◆ **What this task involves**
Copy the lines of the material below word for word, from the line that contains "Identify which from" through the line that contains "C) the road", including both of those lines.
++++ Supplied data
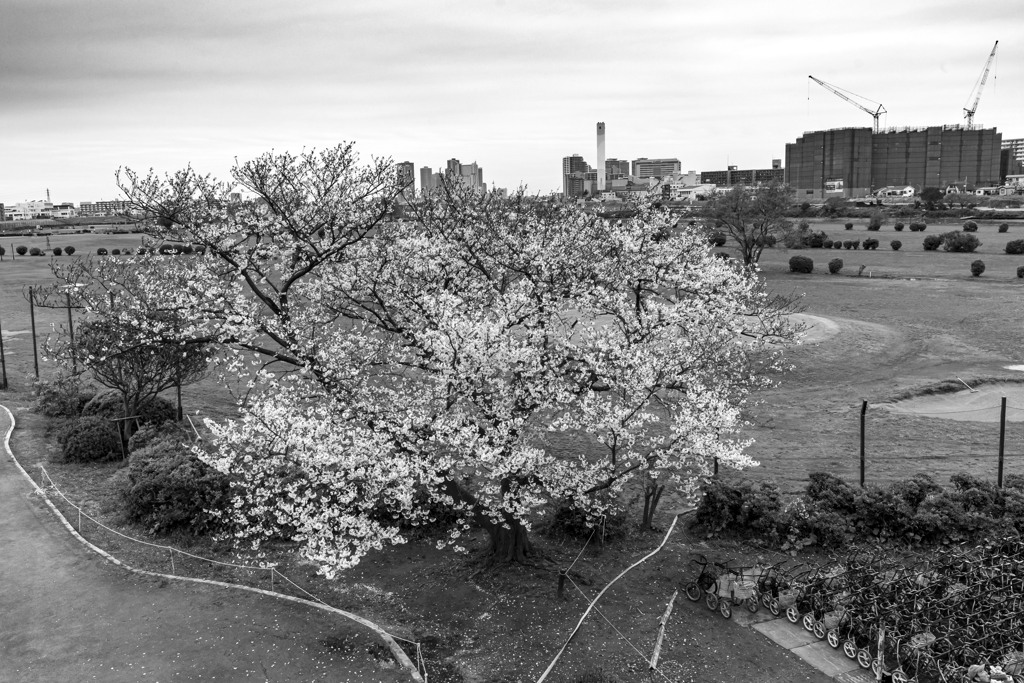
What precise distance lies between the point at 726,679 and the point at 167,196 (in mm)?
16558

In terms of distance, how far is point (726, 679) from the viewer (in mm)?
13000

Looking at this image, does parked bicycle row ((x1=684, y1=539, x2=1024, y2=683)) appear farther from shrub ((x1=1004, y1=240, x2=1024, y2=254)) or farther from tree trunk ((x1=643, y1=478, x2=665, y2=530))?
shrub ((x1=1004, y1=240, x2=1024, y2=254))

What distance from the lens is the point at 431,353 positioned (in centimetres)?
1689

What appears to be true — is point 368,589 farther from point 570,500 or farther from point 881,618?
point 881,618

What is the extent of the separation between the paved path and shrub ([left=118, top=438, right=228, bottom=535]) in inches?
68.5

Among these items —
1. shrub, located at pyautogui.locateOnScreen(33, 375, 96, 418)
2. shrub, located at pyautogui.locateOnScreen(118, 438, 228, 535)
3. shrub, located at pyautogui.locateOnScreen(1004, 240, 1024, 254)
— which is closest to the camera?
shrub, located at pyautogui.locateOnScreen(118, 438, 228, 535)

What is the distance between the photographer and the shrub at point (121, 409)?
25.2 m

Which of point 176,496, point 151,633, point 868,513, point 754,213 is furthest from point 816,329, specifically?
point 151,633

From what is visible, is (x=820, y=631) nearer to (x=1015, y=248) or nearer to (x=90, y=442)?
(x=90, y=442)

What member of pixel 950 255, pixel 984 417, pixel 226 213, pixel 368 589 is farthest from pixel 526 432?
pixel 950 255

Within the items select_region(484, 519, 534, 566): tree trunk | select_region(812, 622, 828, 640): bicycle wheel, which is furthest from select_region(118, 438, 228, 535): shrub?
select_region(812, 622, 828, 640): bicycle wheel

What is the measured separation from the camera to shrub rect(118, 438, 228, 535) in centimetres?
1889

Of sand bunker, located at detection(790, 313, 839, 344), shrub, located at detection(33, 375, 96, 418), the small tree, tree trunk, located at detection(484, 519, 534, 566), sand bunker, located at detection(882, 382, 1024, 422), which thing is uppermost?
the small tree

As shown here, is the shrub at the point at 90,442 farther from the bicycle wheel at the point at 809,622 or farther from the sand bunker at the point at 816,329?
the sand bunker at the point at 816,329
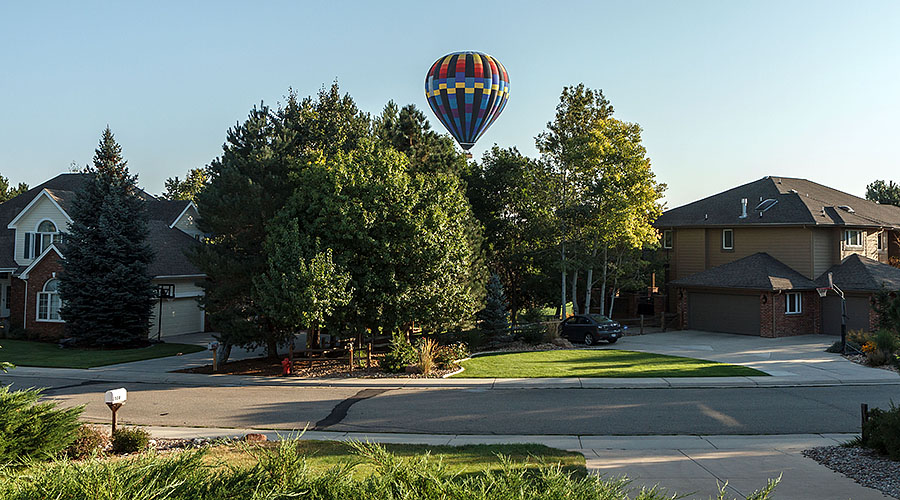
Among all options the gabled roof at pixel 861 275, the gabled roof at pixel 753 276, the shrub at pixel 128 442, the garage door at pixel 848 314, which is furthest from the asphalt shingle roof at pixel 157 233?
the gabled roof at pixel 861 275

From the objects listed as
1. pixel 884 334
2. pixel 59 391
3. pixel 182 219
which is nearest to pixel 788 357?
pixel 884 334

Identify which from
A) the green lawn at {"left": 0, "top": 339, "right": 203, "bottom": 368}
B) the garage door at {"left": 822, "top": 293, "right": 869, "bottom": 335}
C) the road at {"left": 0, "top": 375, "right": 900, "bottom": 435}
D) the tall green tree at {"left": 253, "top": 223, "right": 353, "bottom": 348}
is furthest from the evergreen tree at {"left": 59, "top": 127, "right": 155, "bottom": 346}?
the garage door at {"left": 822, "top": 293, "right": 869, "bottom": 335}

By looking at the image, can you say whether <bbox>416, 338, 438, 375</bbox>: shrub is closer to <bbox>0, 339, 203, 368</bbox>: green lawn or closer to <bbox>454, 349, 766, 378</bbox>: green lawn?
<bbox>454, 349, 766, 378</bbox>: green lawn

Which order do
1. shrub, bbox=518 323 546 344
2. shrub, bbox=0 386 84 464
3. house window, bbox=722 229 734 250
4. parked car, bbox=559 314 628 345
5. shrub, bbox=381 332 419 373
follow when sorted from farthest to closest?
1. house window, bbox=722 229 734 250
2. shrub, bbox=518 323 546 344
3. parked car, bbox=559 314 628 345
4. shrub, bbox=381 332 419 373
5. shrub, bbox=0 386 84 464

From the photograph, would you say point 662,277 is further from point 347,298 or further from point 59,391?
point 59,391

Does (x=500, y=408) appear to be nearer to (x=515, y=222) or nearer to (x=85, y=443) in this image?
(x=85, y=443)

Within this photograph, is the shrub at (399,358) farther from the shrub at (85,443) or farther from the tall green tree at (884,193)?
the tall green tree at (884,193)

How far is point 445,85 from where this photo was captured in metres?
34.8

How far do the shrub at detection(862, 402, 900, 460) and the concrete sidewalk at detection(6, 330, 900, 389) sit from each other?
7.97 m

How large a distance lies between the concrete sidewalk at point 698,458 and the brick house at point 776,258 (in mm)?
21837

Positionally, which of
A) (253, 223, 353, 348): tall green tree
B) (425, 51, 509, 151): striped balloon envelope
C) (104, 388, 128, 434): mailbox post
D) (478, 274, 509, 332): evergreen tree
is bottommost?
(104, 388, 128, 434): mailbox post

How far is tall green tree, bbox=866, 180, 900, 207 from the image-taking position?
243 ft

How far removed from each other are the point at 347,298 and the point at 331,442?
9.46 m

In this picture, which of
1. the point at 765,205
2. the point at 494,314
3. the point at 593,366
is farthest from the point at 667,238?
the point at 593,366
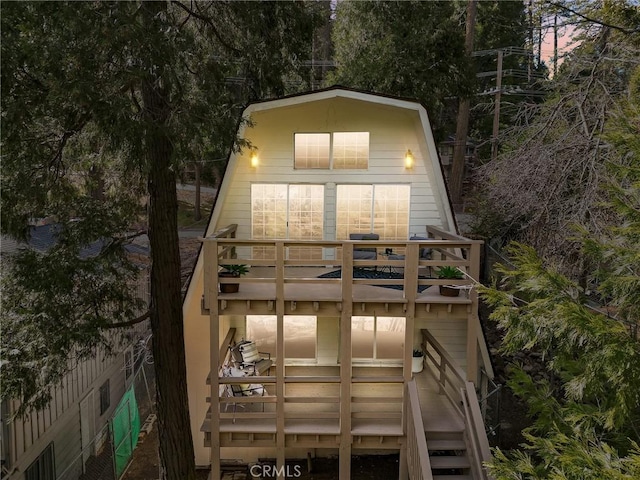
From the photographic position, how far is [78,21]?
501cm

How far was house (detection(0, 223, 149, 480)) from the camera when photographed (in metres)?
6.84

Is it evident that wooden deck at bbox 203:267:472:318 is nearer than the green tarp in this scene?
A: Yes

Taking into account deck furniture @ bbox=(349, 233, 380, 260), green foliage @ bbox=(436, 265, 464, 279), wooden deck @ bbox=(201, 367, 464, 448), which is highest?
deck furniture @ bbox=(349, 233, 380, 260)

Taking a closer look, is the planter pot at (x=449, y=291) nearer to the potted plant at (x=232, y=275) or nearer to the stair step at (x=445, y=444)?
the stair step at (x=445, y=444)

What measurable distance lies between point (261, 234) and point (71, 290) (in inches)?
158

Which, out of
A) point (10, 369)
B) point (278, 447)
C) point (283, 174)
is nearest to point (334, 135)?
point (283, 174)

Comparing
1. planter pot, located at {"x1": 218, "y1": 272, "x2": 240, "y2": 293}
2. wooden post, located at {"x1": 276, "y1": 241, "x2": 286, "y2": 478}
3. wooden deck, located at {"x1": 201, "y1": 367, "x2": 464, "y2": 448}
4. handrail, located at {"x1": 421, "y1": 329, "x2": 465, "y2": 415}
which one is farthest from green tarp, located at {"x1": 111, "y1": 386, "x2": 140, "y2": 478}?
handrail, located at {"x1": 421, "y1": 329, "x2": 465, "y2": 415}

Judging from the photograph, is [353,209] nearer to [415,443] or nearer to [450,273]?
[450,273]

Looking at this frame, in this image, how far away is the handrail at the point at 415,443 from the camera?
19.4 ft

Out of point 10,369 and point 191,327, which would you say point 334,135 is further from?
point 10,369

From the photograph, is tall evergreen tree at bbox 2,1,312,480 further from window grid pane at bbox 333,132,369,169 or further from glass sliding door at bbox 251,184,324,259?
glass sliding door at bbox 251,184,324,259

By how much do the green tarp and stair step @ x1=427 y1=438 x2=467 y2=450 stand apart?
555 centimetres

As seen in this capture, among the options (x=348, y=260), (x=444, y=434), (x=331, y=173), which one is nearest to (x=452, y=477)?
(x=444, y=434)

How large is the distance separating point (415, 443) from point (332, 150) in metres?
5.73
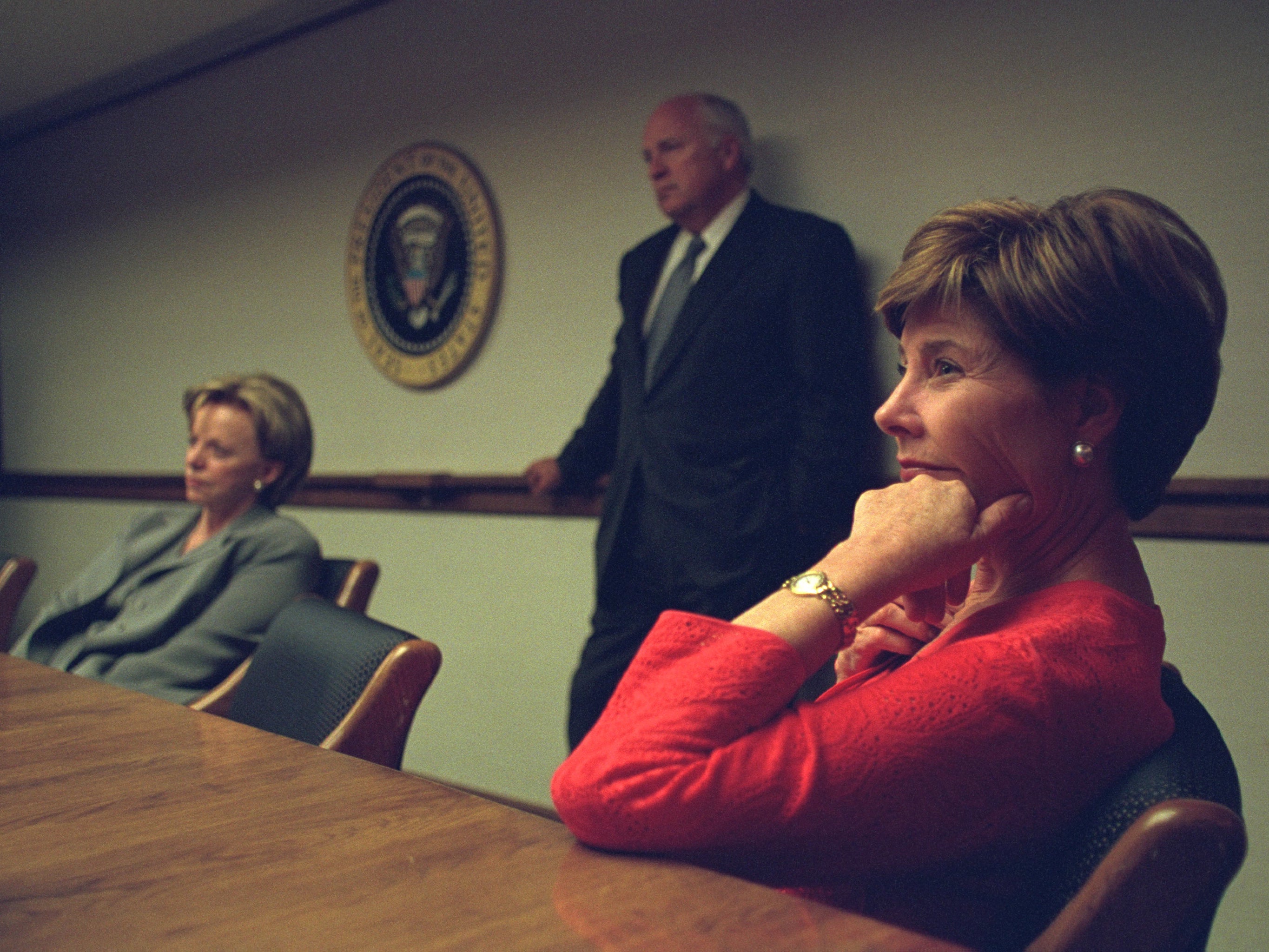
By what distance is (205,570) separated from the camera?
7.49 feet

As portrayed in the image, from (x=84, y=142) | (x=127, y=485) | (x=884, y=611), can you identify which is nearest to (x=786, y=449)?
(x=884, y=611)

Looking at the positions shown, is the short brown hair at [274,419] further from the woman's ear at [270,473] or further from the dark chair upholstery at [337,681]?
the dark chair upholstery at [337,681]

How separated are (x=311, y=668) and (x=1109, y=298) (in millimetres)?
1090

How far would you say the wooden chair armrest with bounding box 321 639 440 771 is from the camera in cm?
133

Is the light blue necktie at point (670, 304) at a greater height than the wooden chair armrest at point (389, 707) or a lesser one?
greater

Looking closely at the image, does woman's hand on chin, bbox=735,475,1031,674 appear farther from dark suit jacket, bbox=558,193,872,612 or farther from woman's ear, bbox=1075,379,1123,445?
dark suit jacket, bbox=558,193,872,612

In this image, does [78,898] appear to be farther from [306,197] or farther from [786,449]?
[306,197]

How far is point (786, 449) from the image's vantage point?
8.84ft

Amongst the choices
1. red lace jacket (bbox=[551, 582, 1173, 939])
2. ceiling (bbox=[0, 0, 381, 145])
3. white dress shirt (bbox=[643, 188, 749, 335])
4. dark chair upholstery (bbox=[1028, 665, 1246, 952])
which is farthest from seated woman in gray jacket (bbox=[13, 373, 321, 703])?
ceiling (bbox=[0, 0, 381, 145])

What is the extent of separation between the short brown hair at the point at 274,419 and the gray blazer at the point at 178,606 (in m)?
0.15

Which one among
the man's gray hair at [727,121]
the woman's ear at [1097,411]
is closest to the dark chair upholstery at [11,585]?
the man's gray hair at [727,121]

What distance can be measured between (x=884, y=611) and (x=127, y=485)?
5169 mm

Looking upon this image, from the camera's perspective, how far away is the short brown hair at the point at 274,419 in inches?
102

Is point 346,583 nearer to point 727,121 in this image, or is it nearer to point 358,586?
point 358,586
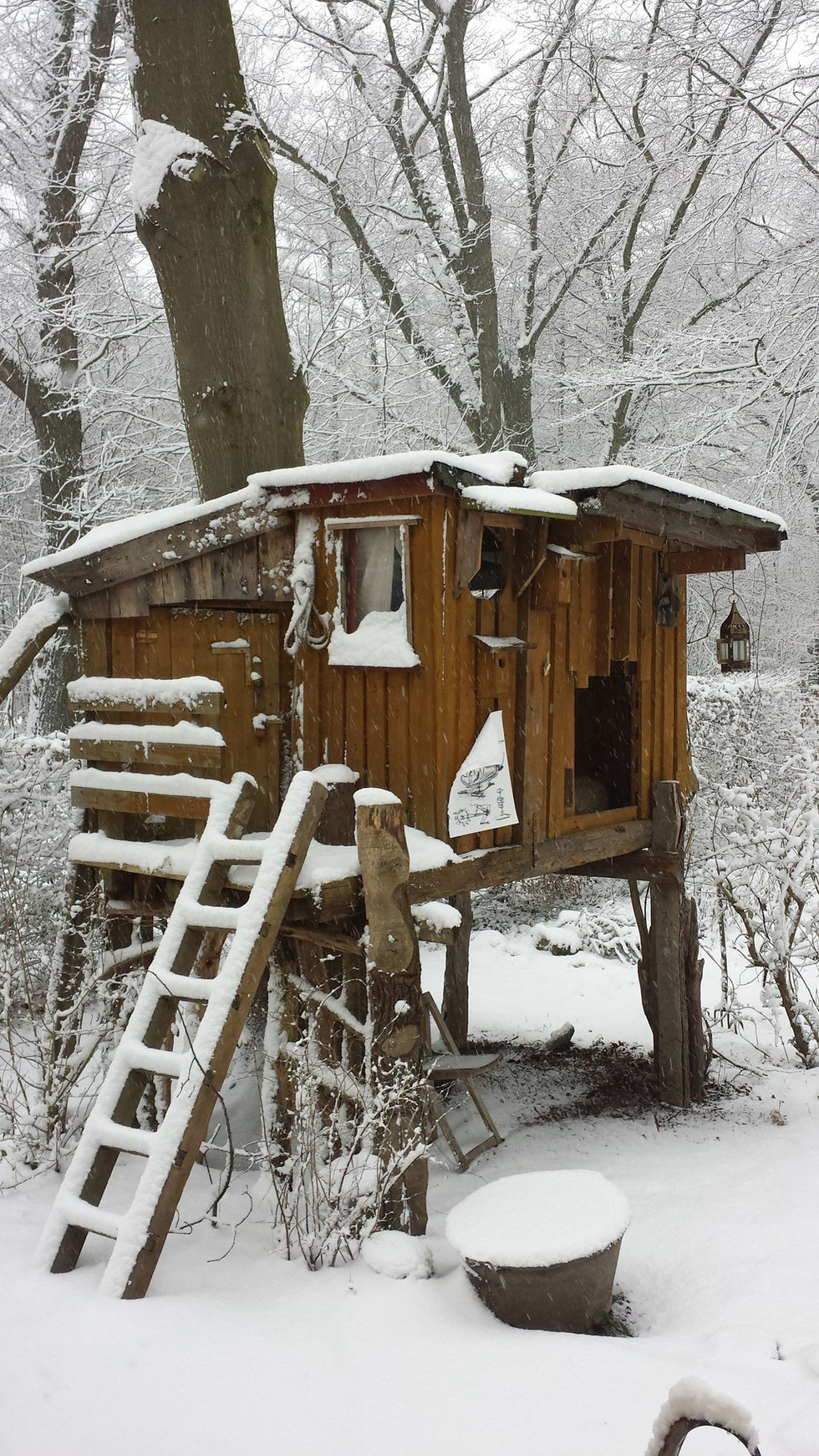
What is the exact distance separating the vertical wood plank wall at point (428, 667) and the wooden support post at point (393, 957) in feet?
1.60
++++++++
◆ **Solved problem**
Identify which from
A) the green lawn at {"left": 0, "top": 339, "right": 203, "bottom": 368}
B) the garage door at {"left": 822, "top": 293, "right": 869, "bottom": 335}
C) the road at {"left": 0, "top": 375, "right": 900, "bottom": 435}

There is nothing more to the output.